- _DOCUMENT EXCERPT_
● ● ● ● ●
Heart research has never been “cooler” – efforts to improve organ preservation procedures for better heart transplant outcomes

Dr Warren Pavey

Supercooled storage for extended preservation of hearts – A pilot study in a rodent model

Dr Warren Pavey from Fiona Stanley Hospital was awarded a Clinician Research Fellowship in 2018.

Clinician Research Fellowship

Fiona Stanley Hospital



Dr Warren Pavey is a Specialist Anaesthetist with the Department of Anaesthesia and Pain Medicine at Fiona Stanley Hospital.

He was awarded a Clinician Research Fellowship in 2018 to develop novel methods to better preserve and assess hearts to be transplanted.

Organ, and specifically heart shortages are a global problem and the number of patients awaiting transplant is increasing. There have been a number of strategies proposed to improve heart transplantation procedures reduce the waiting list. The ability to store hearts for longer than the current limit of six hours would improve organ sharing and improve successful matching with a suitable recipient. In addition, extended preservation of hearts for organ transplantation could result in fewer wasted organs due to lack of suitable local recipients, as well as reduced need for prospective recipients to remain within short travel times of transplant centres.
● ● ● ● ●
- _WHAT YOU NEED TO DO_
**a.** According to the heart preservation article, what is the current time limit for storing a heart before transplant?
**b.** Pick up the heart preservation article after its last sentence and carry it forward in the same voice.
The material after this article has nothing to do with it.

- _RECORDS SUPPLIED_
● ● ● ● ●
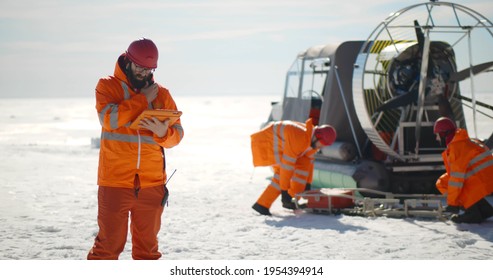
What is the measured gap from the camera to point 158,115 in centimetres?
381

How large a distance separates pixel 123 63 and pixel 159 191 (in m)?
0.77

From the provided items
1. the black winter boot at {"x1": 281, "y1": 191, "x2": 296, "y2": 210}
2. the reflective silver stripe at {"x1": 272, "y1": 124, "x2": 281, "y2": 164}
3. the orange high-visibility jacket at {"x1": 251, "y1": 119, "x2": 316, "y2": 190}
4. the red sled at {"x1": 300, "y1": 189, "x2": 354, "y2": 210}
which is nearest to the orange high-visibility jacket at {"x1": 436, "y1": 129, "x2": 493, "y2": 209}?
the red sled at {"x1": 300, "y1": 189, "x2": 354, "y2": 210}

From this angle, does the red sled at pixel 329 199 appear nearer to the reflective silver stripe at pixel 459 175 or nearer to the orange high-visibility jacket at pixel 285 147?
the orange high-visibility jacket at pixel 285 147

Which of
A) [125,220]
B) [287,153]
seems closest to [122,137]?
[125,220]

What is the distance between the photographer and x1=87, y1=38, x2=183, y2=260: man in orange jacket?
12.8 ft

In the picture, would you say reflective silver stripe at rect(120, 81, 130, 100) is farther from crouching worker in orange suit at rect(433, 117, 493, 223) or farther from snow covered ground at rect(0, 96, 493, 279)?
crouching worker in orange suit at rect(433, 117, 493, 223)

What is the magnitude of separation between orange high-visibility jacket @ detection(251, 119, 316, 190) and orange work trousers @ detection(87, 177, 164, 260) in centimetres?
301

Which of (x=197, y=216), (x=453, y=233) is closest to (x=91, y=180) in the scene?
(x=197, y=216)

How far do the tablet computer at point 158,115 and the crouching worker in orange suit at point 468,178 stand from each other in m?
3.34

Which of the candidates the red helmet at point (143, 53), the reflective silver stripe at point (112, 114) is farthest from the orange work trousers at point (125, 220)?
the red helmet at point (143, 53)

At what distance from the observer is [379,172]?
301 inches

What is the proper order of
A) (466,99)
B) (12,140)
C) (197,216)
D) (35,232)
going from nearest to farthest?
(35,232) → (197,216) → (466,99) → (12,140)

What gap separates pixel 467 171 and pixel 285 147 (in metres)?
1.76

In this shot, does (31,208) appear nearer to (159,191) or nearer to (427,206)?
(159,191)
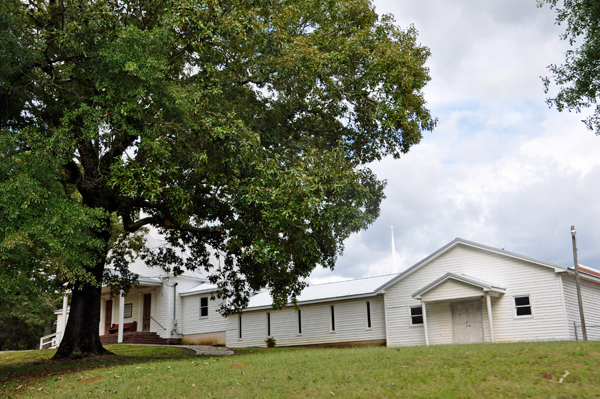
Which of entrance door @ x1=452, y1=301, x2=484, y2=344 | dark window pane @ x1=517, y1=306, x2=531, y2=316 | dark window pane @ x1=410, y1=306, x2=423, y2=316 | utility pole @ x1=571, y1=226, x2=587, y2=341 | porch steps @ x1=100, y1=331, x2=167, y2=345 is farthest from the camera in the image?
porch steps @ x1=100, y1=331, x2=167, y2=345

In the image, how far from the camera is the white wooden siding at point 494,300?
2236cm

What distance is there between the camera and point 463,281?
23594 millimetres

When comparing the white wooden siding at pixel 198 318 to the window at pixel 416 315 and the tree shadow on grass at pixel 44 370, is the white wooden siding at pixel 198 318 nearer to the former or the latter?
the window at pixel 416 315

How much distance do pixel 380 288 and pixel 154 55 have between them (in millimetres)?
17237

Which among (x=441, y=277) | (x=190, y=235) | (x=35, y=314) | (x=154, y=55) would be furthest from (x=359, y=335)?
(x=35, y=314)

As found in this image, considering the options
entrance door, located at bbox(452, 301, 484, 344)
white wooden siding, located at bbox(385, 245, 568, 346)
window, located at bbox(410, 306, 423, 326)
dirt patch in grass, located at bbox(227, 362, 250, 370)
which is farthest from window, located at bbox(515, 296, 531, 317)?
dirt patch in grass, located at bbox(227, 362, 250, 370)

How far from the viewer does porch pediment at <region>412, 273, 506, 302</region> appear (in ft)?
75.5

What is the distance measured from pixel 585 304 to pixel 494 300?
4.26m

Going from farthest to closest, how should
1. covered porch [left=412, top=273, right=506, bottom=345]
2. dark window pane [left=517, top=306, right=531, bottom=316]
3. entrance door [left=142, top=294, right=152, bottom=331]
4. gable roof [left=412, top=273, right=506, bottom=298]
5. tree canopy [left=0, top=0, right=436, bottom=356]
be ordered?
entrance door [left=142, top=294, right=152, bottom=331] → covered porch [left=412, top=273, right=506, bottom=345] → dark window pane [left=517, top=306, right=531, bottom=316] → gable roof [left=412, top=273, right=506, bottom=298] → tree canopy [left=0, top=0, right=436, bottom=356]

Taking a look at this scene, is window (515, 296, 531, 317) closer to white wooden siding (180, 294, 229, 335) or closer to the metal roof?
white wooden siding (180, 294, 229, 335)

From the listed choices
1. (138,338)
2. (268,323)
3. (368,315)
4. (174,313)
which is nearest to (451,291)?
(368,315)

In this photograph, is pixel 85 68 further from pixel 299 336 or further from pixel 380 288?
pixel 299 336

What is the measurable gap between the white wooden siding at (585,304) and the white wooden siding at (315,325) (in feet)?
29.0

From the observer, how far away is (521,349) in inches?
504
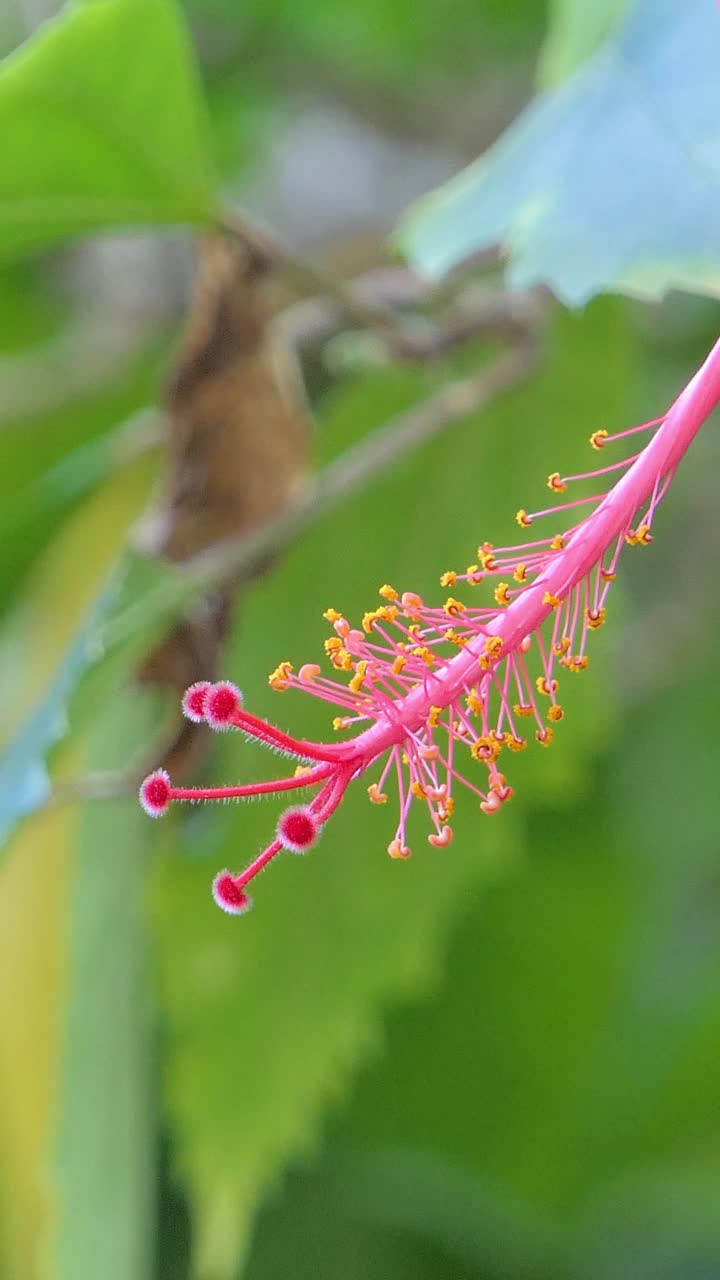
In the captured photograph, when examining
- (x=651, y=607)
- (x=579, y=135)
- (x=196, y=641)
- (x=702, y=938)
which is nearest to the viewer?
(x=579, y=135)

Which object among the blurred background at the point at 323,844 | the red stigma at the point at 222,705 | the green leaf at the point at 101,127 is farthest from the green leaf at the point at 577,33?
the red stigma at the point at 222,705

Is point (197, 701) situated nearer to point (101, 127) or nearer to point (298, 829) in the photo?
point (298, 829)

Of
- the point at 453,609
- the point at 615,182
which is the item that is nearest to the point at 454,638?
the point at 453,609

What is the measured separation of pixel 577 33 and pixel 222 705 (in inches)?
9.6

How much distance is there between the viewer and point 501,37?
80 centimetres

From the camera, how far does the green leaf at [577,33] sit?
0.38 meters

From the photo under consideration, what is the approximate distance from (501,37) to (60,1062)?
65 centimetres

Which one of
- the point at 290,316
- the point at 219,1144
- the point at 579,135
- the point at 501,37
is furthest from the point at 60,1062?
the point at 501,37

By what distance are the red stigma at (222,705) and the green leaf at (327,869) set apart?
27 cm

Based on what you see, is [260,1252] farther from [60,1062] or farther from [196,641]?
[196,641]

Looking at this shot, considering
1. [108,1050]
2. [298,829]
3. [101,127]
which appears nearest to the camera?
[298,829]

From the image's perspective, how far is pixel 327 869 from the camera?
60 centimetres

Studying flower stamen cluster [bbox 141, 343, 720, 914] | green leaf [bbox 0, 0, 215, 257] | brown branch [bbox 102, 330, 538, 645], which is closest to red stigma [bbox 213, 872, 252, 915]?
flower stamen cluster [bbox 141, 343, 720, 914]

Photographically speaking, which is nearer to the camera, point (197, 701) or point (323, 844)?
point (197, 701)
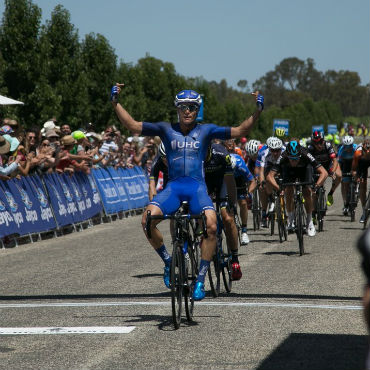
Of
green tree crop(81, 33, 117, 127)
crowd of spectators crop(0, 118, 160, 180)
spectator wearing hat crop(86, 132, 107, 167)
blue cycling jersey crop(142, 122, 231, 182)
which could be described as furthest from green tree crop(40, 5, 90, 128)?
blue cycling jersey crop(142, 122, 231, 182)

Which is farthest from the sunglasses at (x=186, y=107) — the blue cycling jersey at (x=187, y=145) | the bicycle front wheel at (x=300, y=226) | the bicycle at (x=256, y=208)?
the bicycle at (x=256, y=208)

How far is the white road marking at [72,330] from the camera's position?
310 inches

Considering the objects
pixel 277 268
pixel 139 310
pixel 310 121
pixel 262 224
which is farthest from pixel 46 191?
pixel 310 121

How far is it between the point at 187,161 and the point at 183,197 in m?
0.34

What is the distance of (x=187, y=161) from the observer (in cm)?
870

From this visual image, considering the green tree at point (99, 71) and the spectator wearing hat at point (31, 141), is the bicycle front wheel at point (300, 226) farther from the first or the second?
the green tree at point (99, 71)

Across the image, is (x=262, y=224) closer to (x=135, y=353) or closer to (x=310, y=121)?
(x=135, y=353)

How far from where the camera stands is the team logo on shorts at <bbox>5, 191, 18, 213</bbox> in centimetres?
1670

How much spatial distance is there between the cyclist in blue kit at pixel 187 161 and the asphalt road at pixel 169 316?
2.35ft

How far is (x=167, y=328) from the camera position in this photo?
315 inches

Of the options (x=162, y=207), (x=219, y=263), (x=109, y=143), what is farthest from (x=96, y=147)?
(x=162, y=207)

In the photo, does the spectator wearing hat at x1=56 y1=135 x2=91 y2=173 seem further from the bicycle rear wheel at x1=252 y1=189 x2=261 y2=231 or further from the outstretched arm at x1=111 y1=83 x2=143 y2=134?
the outstretched arm at x1=111 y1=83 x2=143 y2=134

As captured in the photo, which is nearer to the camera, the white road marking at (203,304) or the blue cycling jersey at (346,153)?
the white road marking at (203,304)

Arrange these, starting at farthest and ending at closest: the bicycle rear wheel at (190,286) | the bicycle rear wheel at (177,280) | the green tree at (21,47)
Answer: the green tree at (21,47), the bicycle rear wheel at (190,286), the bicycle rear wheel at (177,280)
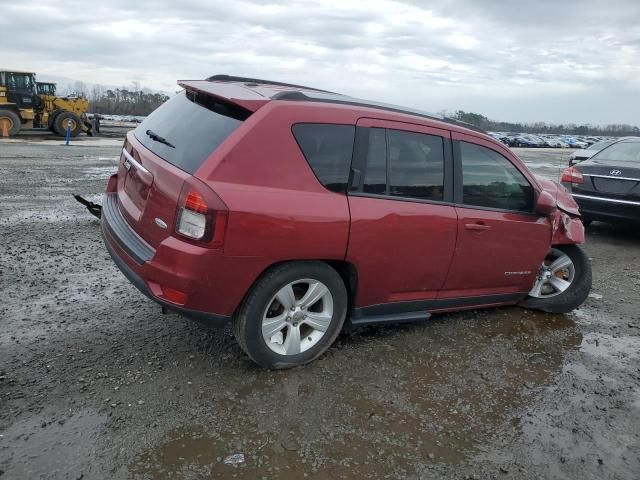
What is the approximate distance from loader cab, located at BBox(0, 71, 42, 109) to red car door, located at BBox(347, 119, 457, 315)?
24069mm

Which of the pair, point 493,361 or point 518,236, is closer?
point 493,361

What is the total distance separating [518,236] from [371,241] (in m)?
1.58

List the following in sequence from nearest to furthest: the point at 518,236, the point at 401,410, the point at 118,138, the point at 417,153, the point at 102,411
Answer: the point at 102,411 → the point at 401,410 → the point at 417,153 → the point at 518,236 → the point at 118,138

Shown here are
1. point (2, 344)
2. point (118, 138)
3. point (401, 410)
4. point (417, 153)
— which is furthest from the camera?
point (118, 138)

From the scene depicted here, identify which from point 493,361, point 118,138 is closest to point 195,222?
point 493,361

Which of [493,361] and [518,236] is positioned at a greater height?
[518,236]

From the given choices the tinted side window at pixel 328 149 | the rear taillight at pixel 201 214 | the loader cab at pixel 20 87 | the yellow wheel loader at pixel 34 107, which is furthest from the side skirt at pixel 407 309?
the loader cab at pixel 20 87

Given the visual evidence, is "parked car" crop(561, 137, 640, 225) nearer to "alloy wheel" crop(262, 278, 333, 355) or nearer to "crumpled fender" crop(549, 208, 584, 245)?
"crumpled fender" crop(549, 208, 584, 245)

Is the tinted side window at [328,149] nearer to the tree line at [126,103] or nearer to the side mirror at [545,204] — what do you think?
the side mirror at [545,204]

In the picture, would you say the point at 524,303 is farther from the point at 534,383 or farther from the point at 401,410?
the point at 401,410

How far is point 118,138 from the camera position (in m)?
26.8

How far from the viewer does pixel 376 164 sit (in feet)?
12.1

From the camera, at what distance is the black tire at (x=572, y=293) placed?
16.3 ft

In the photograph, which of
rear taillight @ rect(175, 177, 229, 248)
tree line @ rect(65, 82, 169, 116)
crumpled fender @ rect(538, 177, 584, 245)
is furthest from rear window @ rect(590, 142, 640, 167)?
tree line @ rect(65, 82, 169, 116)
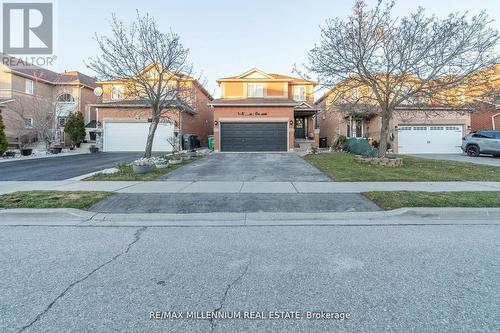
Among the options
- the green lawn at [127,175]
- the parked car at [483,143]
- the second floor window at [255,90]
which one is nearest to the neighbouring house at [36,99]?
the green lawn at [127,175]

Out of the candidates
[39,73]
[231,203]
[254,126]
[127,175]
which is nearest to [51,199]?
[127,175]

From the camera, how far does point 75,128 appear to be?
2661 centimetres

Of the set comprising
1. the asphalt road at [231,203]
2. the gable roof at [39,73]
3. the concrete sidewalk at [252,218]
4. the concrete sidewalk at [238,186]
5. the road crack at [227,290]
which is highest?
the gable roof at [39,73]

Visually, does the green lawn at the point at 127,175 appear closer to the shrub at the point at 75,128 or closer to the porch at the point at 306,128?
the porch at the point at 306,128

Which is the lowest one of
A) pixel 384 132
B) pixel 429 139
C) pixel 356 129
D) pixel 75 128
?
pixel 384 132

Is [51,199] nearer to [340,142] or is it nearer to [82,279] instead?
[82,279]

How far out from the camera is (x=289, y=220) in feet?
18.9

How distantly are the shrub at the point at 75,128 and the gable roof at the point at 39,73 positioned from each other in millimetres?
4578

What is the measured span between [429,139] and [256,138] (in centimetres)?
1426

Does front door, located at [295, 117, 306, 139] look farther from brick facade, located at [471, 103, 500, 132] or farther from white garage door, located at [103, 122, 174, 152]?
brick facade, located at [471, 103, 500, 132]

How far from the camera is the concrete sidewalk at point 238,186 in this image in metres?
8.03

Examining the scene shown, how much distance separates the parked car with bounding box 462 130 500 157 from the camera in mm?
18516

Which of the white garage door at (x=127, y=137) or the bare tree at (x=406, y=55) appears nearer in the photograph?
the bare tree at (x=406, y=55)

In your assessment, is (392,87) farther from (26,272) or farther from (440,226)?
● ● ● ● ●
- _EXPECTED OUTPUTS_
**a.** Six hours.

**b.**
In this study, Dr Pavey successfully developed a sheep model that delivered gas into the arteries of the heart to preserve it after having stopped beating in the donor animal. He and his research team also demonstrated that a state-of-the art type of ultrasound known as shear wave elastography can demonstrate changes in stiffness to assess the health of hearts outside of the body. The research findings of this Fellowship fall within the preclinical realm in an animal model of intervention. Future research seeks to translate these findings to humans in efforts to advance clinical practice and improve patient outcomes.

Dr Pavey acknowledged the impact of the Clinician Research Fellowship in assisting the growth of his research and laboratory, develop collaborations with other disciplines, as well as support junior clinicians who have joined their research laboratory in Western Australia. Dr Pavey has been successful in receiving a grant from the Australian and New Zealand College of Anaesthetists to continue this important work in optimising organ preservation for improved transplantation outcomes for patients. Dr Pavey is also in his second year of a PhD investigating novel gas perfusion of hearts as a preservation strategy, continuing the work of the Clinician Research Fellowship.